SELECTION:
· · ·
The only complete defense against hawks is a solid run roof or 1-inch agricultural netting overhead. Every other technique — roosters, mock predator silhouettes, brush cover, color choice — reduces losses by 30–50% but does not eliminate them. Free-ranging birds without overhead protection lose 1–3 hens per month once a hawk moves into the area. This guide covers the species, the math, and the layered defenses that actually keep your flock alive in daylight.
For the broader predator-defense system covering ground predators too, see our Predator-Proof Chicken Coop Defense Guide.
Which Hawks Actually Hunt Chickens
Three raptor species account for nearly all backyard chicken losses in the US:
Red-tailed hawk (Buteo jamaicensis): the most common backyard predator, weighing 2–4 lb with a 4-foot wingspan. Hunts open ground from a perch. Takes hens up to 4 lb in a single strike. Active during daylight, year-round.
· · ·
GIVEN MATERIAL:

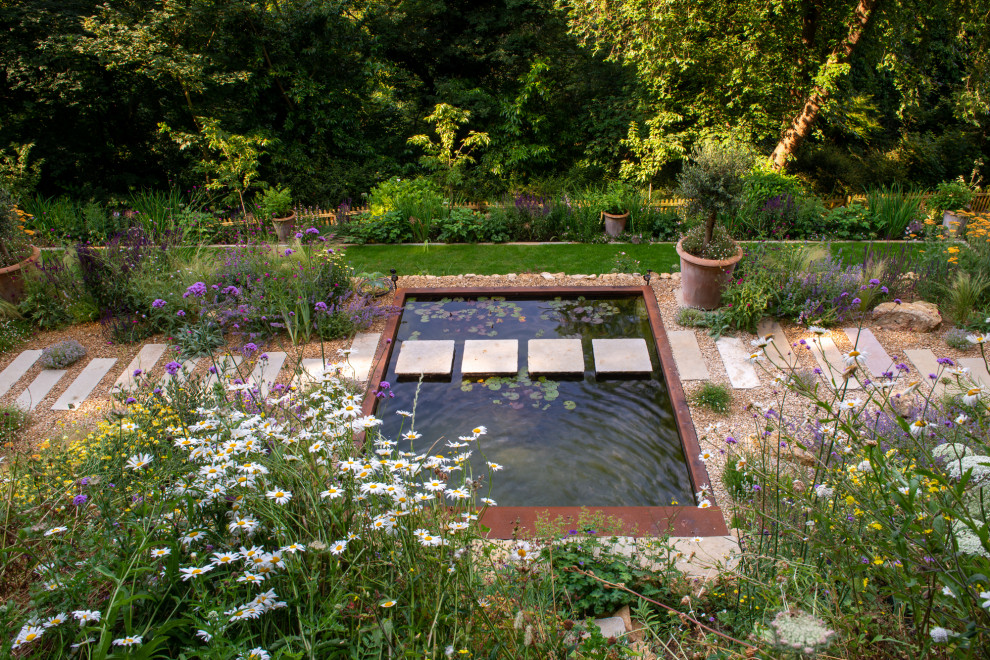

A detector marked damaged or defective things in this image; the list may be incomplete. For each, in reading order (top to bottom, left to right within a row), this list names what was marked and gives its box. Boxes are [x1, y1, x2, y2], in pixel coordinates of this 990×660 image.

rusted corten steel pond edge [362, 286, 728, 540]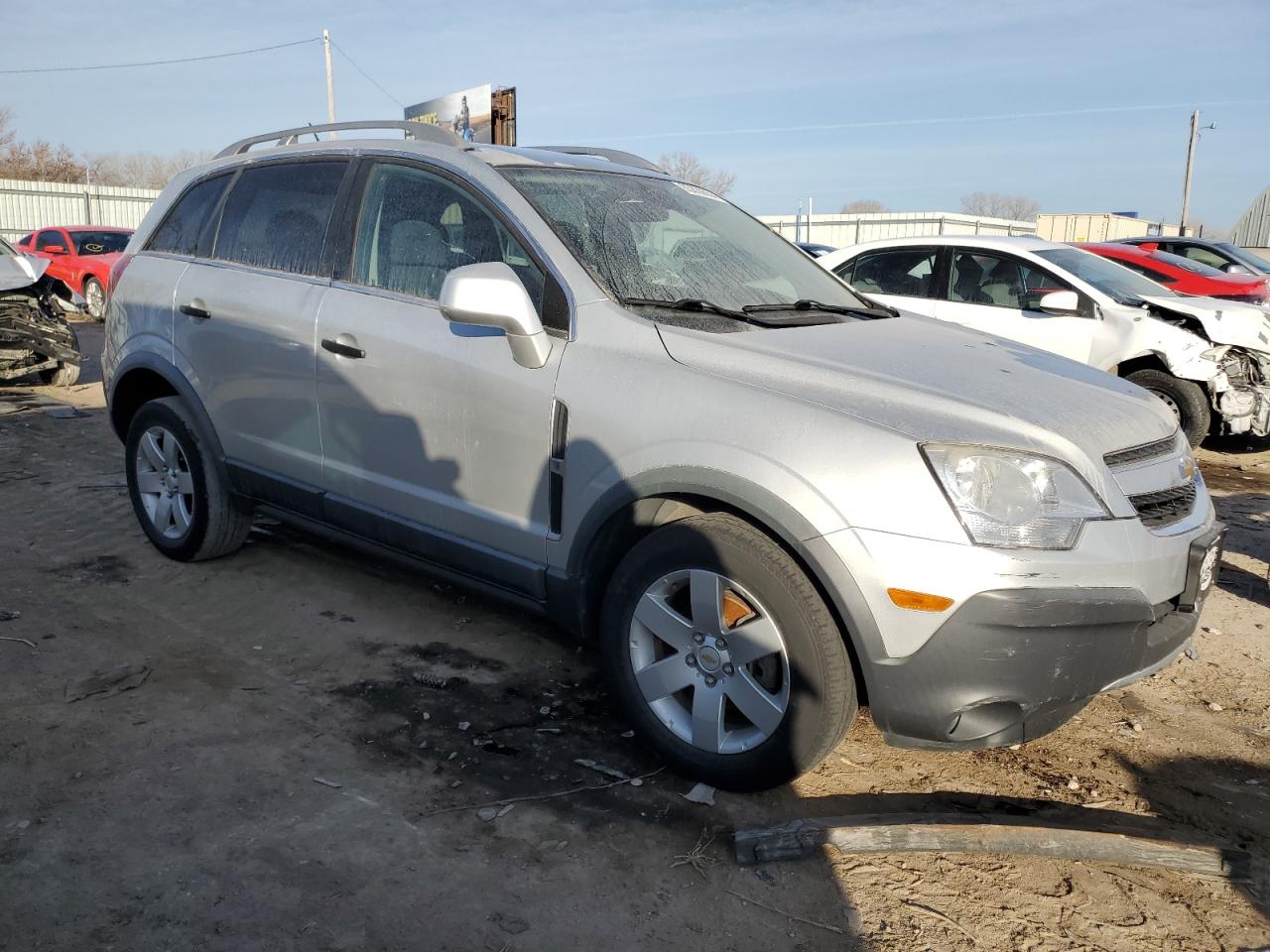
· · ·
EXERCISE GOAL:
Reproduce everything in the hawk guide from "Which Hawks Actually" down to "during daylight, year-round.". The lines are separate material.

COMPLETE ANSWER:
Which Hawks Actually Hunt Chickens
Three raptor species account for nearly all backyard chicken losses in the US:
Red-tailed hawk (Buteo jamaicensis): the most common backyard predator, weighing 2–4 lb with a 4-foot wingspan. Hunts open ground from a perch. Takes hens up to 4 lb in a single strike. Active during daylight, year-round.